夏至ゆうべ楡の葉うらに楡のかぜ 花谷 清

夏至ゆうべ楡の葉うらに楡のかぜ 花谷 清
「俳句界」6月号。夏至が近づいてきました。昼間が最も長い日、ようやく夕べを迎えることになると、なんだかほっとします。大きな楡の木の中に居ますと、葉裏を風が渡っていきます。その葉音は、まるで私自身を囃してくれるようです。同号の「新作巻頭3句」に私も出句しました。書店などでお目に止めていただければ、幸いです。
*大阪教育大学柏原キャンパスにて。

2017年6月13日火曜日

三月の海が薄目を開けるとき 渡辺誠一郎

三月の海が薄目を開けるとき 渡辺誠一郎
「小熊座」5月号。宮城県在住の作者は、今も海を直視することができないと述べています。三月に入り、十一日が近づきますと、心が張りつめてきます。報道に接するだけでもそうなのですから、東北に住む作者には酷な日々にちがいありません。その頃の海が、「薄目を開ける」とは、どういうイメージでしょう。目を開ける行為は、これまでは未来を見ることを意味していました。しかし、この目は、未来ではなく過去、つまり震災の日へと開かれていくようです。
*大阪教育大学天王寺キャンパスにて。

2017年6月11日日曜日

「蜜豆」12句 岡田耕治

蜜豆  岡田耕治

嘴を磨き続けて夏鴉
夏雲の赤信号を渡りけり
背負い来るバッグを並べ夏の山
青葉雨なかを魚影の走りけり
うわの空になってゆきたり天道虫
何処にも降り口のなきかたつむり
帰りたくないと言い出す蛍かな
気がかりと別に蜜豆食べ進む
二本目のノンアルコールビール干す
自己管理能力のない裸にて
何時もより早く尽きたる蚊遣香
学校に集まってくる浴衣かな
*大阪教育大学柏原キャンパスにて。

香天集6月11日 中村静子、中嶋飛鳥、橋本惠美子ほか

香天集6月11日 岡田耕治 選

中村静子
風船やもう限界の近づきて
走り茶に豚饅頭の匂いけり
音もなく地を蹴って跳び蟇
潮風の殊に艶増す蛇の衣

中嶋飛鳥(四月)
泣きて起つ幼の膝の春の土
花疲れ指の根元のめくれたる
紙風船昭和を丸で囲みたり

春愁を両手で丸め放置する

橋本惠美子(六月)
消灯の放送流れ猫の恋
柔らかき棘を持ちたる若葉かな
来年は四人家族の鯉幟
飛び掛かる気配を遺す蝮かな

中嶋飛鳥(五月)
小さき掌の小さきコインの汗ばめる
先生の足元にあり踊子草
益荒男の眉を剃り上げ夏兆す
どくだみの十字広がり荒れ進む

宮下揺子
待つことに慣れてくるなり花ミモザ
洋館の窓に嵌められライラック
杖上げてハンカチの木を教わりし
メメントモリ草萌えの中に居る

橋本惠美子(五月)
春風や袋小路に寄り道す
花の昼ちょこ一杯の眠りかな
子の頭通る高さを剪定す
飛び出してバケツに入る蛙かな

立花カズ子
白髪に残る童顔花の下
写し絵の子猫の瞳動き出す
戸締りの音立ててより月涼し
夕風や早苗田の波果てしなく

岡田ヨシ子
予報から外れてきたり夏の雲
野苺が競いはじめる空き地かな
ネイビーと白地上手に着こなしぬ
サングラスアクセサリーに旅鞄
*泉佐野市内にて。

2017年6月10日土曜日

猫の子の涙らしきの付きし指 池田澄子

猫の子の涙らしきの付きし指 池田澄子
「船団」113号。

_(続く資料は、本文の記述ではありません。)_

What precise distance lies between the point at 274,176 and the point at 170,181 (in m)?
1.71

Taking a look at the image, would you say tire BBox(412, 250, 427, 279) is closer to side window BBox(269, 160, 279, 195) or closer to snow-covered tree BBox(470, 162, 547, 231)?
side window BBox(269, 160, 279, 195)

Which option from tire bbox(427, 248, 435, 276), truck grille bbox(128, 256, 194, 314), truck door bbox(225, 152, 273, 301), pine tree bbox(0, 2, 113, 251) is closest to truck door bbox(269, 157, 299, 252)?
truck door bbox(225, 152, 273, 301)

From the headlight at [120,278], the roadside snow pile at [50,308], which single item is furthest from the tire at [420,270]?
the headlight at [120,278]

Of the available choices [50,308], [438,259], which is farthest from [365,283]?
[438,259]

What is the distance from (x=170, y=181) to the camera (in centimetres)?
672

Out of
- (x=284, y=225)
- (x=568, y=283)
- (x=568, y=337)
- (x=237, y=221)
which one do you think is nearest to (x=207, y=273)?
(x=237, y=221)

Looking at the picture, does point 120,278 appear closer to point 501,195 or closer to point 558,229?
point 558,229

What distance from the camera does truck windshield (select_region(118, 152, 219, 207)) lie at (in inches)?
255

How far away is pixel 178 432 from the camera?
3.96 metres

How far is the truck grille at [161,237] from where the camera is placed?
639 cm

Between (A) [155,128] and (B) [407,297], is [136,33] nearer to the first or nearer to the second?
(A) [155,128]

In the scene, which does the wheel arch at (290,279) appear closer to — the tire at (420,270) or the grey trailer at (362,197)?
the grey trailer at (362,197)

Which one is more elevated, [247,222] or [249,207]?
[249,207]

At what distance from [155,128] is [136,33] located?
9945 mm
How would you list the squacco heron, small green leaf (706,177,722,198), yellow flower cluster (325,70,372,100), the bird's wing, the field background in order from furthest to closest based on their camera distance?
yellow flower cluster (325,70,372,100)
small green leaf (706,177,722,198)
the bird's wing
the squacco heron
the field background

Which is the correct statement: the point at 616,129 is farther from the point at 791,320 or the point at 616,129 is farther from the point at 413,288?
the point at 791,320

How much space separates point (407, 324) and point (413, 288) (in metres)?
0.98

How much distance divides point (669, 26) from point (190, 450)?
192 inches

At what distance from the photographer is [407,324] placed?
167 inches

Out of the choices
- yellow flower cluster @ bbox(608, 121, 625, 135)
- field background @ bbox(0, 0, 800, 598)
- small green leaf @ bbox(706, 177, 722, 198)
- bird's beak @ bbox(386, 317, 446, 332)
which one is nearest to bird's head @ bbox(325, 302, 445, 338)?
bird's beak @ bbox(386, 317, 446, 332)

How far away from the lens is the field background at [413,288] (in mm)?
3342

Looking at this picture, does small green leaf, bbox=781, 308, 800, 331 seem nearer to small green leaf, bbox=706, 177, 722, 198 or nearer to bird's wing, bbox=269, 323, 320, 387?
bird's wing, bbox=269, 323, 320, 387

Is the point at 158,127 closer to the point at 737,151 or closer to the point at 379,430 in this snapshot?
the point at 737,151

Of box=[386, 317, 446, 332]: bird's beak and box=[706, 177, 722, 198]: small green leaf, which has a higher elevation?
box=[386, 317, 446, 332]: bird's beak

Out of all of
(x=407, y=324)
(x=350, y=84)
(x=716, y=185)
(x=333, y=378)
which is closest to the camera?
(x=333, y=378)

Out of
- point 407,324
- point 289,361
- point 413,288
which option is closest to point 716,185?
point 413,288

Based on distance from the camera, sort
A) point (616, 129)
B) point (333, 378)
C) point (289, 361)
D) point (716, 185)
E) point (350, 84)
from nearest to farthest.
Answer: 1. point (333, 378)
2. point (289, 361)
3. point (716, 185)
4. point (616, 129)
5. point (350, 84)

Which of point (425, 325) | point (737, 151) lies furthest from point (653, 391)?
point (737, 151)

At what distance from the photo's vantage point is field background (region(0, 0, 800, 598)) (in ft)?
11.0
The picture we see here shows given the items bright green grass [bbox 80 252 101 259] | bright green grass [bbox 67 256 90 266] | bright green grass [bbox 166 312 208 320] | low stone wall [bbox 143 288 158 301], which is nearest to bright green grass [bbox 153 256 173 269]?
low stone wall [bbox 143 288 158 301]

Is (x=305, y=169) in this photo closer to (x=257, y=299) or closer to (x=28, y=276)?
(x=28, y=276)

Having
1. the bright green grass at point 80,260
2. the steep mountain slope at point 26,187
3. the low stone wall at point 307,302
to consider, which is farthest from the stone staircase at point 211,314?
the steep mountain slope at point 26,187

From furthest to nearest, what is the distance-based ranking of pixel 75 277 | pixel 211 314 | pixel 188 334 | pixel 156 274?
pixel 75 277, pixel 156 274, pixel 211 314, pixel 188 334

猫の子の目は、とても大きく感じます。抱いていた猫を親の猫に返すと、指が濡れています。濡れていた大きな目の涙かも知れません。これからこの子は、どんな猫になっていくのでしょう。危険な目にあったり、子を産んだり、かわいがってもらったり、様々なことをこの目が視て行くことになります。微かに濡れた指は、そんな未来に触れたように感じられます。
*大阪教育大学柏原キャンパスの森。

2017年6月8日木曜日

立春の友だち土を踏んで来た 坪内稔典

立春の友だち土を踏んで来た 坪内稔典
「船団」113号。私たちの歩く道は、そう言えば「土」がなくなりました。その土を踏んで来るのは、きっと回り道をして来たにちがいありません。稔典さんの近著『ヒマ道楽』(岩波書店)には、〈ヒマであることを認めれば、天下泰平、人生とっても能天気。時間もできて、ヒマ友もできて、やることやりたいこと沢山〉と。春になって、こんな風に訪ねてくれる「ヒマ友」があることが、豊かさなのですね。
*大阪教育大学柏原キャンパス、研修室のあるC棟から。

2017年6月7日水曜日

ファックスの速さで進む花筏 仲 寒蝉

ファックスの速さで進む花筏 仲 寒蝉
「里」6月号。ファックスの機能はどんどん良くなってきましたが、何枚かをまとめて送ろうとすると、やはり緊張感が漂います。紙詰まりはしないだろうか、裏と表はこれでいいだろうか、と。花筏を眺めていると、ちょうどその緊張感のあるファックスの速さが蘇りました。寒蝉さん、私たちの人生もまたこの速さで進んでいるのかも知れませんね。還暦のお誕生日、おめでとうございます。
*鳥取県倉吉市「未来中心」。

2017年6月5日月曜日

「別室」16句 岡田耕治

別室  岡田耕治


はじまりの天を静かに蜘蛛の糸
緑蔭やスクールバスの休みたる
麦の秋最前列で待っており
冷房の風来る弱いところへと
自らを責めるを止めん滝しぶき
仕事場の画面を照らし更衣
夏燕羽ばたかず空滑りゆく
早く梅雨が来て欲しいと言うマスク
奥の席占めて虎魚を注文す
夏暖簾割り正面のショットバー
聴くことに徹していたりサングラス
朝曇スマートフォンにうずくまる
別室から見ている人の扇子かな
水平にソフトクリーム保ち来る
半時を伸びきっているなめくじり
全員の自画像を貼り五月闇
*しきじ・にほんご天王寺にボランティアの方が持参してくれたお菓子。食べながら大阪弁のおしゃべりが弾みました。